Be sure to compare Amps as HP can be deceptive. The Rikon is a good lathe and with the extension probably worth the $300. I don't know the Jet but it probably has more mass which is good but not sure you really get much more capability. There are so many additional expenses to keep in mind too.


----------



## BassBlaster (Nov 21, 2010)

Take the advice from those that have been there done that. Your gonna wanna upgrade to the Delta 46-460. Rus just upgraded, I'm looking to upgrade. Had I saved the pennies I spent on my lathe and added to it when I could, I would be turning on a 46-460 now. The difference of only 100 bucks between a used Jet with tools and a new 46-460 with no tools is so small that its definately worth the wait in my opinion. I recieved the same advice when I wanted to buy my first lathe but I didnt take it. Now I just dream about owning a real lathe!! Besides, 100 bucks buys very little when it comes to lathe tools and asseccories.

For what is worth, I would guess about 90% of folks dont have an extension on thier lathe. Unless you plan on doing alot of long spindle work or peppermills, its really not nessiccary.


----------



## RusDemka (Jun 9, 2012)

brose1313 said:


> Hello everyone,
> 
> I'm planning on buying a lathe for myself this Christmas. I have been searching Craigslist mostly for use lathes. I also have been stuck between buying a mini lathe vs a bigger size lathe. I have found two lathes which I am very interested in.
> 
> ...


if your thinking of getting the Jet 1236, save your money and get the harbor freight version, its identical to the Jet just different color and price tag, i had both, sold the Jet and still have the hardor freight lathe, just got the Delta 46-460 and cant see myself going back


----------



## 65BAJA (May 27, 2012)

Another vote for the 46-460. I bought one a couple of months ago and love it. Sooo smooth and quiet. 

I used a Jet when I took a class at a Woodcraft store and it was noisy and felt kinda cheap by comparison. 

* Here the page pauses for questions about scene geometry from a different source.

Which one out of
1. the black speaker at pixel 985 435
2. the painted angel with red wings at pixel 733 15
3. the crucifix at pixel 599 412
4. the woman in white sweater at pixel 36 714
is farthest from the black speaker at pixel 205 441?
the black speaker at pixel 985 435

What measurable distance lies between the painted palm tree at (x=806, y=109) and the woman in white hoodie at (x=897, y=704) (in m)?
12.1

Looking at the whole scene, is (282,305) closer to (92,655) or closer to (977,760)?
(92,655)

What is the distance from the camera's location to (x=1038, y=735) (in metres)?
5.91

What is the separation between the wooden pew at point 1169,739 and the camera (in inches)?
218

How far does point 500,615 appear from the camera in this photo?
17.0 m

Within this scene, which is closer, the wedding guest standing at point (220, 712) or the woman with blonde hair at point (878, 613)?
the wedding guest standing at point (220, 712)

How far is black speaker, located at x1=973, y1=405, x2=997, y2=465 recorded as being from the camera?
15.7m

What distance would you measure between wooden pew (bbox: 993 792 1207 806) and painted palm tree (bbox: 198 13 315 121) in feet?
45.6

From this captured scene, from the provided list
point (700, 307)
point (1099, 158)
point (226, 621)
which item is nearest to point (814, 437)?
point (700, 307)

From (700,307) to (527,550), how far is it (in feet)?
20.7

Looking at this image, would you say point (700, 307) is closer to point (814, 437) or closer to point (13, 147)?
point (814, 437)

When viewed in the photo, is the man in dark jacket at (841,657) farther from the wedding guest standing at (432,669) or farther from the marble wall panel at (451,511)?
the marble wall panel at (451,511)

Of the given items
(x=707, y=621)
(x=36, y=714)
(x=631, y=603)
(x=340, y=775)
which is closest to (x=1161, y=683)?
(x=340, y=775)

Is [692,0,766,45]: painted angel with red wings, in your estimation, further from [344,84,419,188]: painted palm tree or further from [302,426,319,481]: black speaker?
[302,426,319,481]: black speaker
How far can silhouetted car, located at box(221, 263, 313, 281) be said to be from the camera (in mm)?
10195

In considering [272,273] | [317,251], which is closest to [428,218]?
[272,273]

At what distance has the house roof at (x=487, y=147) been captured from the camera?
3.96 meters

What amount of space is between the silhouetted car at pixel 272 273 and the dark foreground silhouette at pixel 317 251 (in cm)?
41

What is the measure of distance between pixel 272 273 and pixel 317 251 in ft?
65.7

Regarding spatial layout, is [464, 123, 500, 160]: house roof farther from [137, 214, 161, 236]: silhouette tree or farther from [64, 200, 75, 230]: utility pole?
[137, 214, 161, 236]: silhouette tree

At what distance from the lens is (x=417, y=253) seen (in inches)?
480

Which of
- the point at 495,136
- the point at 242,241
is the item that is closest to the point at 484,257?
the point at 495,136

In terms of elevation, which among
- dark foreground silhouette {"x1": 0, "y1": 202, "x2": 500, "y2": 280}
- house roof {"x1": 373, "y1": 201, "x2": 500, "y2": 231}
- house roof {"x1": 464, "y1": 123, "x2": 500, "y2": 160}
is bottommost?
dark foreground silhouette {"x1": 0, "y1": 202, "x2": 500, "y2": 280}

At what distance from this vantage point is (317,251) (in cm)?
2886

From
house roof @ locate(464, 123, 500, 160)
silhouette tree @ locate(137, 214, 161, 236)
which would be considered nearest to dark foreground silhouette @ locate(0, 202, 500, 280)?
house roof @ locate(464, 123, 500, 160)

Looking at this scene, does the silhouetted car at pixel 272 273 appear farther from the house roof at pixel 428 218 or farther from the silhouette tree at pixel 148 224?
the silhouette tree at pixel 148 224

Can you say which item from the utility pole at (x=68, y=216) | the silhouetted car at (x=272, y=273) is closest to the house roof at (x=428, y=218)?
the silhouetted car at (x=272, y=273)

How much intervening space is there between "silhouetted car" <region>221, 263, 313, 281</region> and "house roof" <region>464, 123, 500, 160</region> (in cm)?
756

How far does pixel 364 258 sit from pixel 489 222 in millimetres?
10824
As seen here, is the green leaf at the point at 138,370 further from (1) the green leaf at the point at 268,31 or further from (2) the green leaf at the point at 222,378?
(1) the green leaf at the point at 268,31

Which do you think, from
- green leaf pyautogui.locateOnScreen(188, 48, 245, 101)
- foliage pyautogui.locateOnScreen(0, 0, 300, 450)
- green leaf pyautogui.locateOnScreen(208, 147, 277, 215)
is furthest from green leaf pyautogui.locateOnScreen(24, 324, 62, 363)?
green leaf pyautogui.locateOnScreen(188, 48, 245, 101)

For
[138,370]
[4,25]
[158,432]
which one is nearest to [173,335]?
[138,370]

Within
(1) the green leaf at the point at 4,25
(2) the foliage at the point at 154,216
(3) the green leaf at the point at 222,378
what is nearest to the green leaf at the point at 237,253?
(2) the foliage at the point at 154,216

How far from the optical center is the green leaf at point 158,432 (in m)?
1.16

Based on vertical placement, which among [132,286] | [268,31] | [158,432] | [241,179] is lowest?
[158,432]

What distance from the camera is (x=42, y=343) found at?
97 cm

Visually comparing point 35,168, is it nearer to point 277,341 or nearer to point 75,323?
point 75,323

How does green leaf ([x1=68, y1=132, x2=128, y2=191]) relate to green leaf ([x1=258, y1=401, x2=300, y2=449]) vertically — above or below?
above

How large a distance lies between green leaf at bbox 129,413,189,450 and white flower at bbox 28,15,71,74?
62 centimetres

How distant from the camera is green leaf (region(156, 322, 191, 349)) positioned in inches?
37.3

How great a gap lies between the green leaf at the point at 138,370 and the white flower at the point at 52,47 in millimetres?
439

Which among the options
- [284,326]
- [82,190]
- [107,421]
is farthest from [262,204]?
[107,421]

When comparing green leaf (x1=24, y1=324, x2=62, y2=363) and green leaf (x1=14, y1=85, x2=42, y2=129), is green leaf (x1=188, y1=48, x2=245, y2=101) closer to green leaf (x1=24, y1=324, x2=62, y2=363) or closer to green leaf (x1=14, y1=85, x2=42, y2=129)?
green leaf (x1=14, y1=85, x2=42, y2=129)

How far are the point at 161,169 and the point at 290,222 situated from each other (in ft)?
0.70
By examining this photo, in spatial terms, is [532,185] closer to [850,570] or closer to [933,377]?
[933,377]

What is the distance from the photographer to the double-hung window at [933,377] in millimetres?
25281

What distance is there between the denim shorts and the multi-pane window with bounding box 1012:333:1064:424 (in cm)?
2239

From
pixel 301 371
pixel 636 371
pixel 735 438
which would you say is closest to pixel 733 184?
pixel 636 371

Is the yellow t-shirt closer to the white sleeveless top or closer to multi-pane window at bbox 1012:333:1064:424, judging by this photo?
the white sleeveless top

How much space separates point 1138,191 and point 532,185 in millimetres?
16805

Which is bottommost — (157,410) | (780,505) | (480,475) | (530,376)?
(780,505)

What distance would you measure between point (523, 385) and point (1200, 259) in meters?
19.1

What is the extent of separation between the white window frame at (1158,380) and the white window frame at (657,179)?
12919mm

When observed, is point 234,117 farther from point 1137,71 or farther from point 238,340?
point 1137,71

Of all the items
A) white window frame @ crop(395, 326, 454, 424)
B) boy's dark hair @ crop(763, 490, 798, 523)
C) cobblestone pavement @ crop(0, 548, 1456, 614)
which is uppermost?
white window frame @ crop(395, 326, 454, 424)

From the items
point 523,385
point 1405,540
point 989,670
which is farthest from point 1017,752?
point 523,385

I was thinking about the extension bed but I haven't needed it yet. The 46-460 will turn 16 3/4" in a pinch. The longest pepper mill kit at WC is only 14" so the delta is fine as is for me. 

If $679 (on amazon) is just plane too much then get the Harbor freight lathe. Just make sure you get the one with the #2 morse taper in the headstock.


----------



## BassBlaster (Nov 21, 2010)

65BAJA said:


> Another vote for the 46-460. I bought one a couple of months ago and love it. Sooo smooth and quiet.
> 
> I used a Jet when I took a class at a Woodcraft store and it was noisy and felt kinda cheap by comparison.
> 
> ...


 Sorry, I guess I should have been more specific with my peppermill comment. The extension is required for peppermills if you want to bore the mills on the lathe.


----------



## RusDemka (Jun 9, 2012)

here is the harbor freight Jet knock off that i used after the actual Jet, 
the next picture is my new setup, on the left is the full size set of carbide tools, and on the right is the full mini set of the carbide tools im proud to say all the tools are made at home at a fraction of the cost.. :yes:

you can save by making your own tools, and get the Delta :yes:


----------



## BassBlaster (Nov 21, 2010)

Thats purty Rus!!!!:yes::thumbsup:


----------



## brose1313 (Jan 3, 2012)

I appreciate everyone's advice, I personally would like to turn many different table legs. Would this lathe be a good fit for me? This is why I would have to invest in the lathe extension pretty quickly.


----------



## RusDemka (Jun 9, 2012)

brose1313 said:


> I appreciate everyone's advice, I personally would like to turn many different table legs. Would this lathe be a good fit for me? This is why I would have to invest in the lathe extension pretty quickly.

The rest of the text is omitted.